=== What to work on ===
For each entry below, write an exact copy and leave out the images.

[Dataset entries]

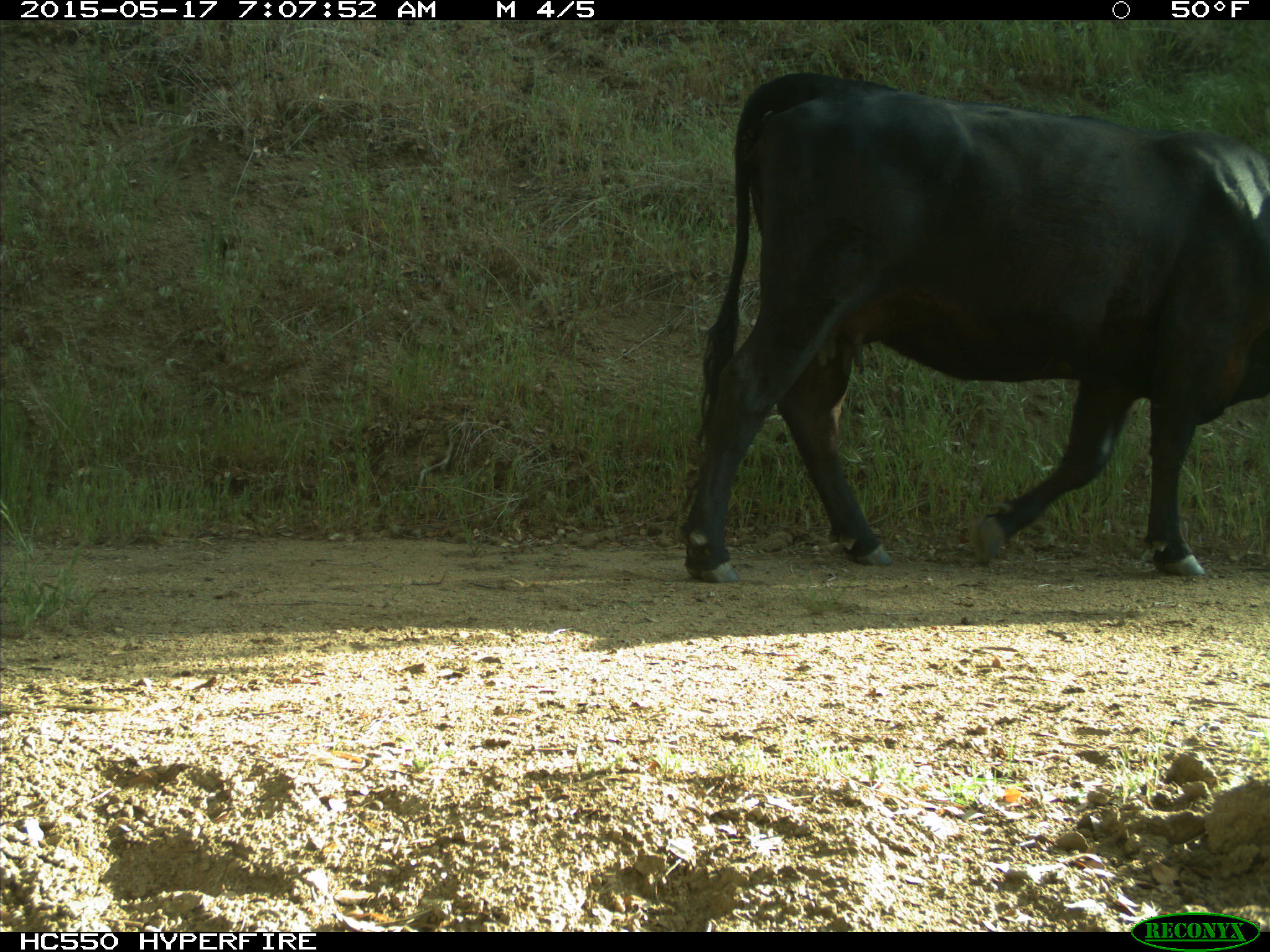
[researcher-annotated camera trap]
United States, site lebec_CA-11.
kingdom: Animalia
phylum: Chordata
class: Mammalia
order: Artiodactyla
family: Bovidae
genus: Bos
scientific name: Bos taurus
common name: domestic cow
Bos taurus (domestic cow).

=== Output of the exercise ===
[researcher-annotated camera trap]
United States, site lebec_CA-11.
kingdom: Animalia
phylum: Chordata
class: Mammalia
order: Artiodactyla
family: Bovidae
genus: Bos
scientific name: Bos taurus
common name: domestic cow
Bos taurus (domestic cow).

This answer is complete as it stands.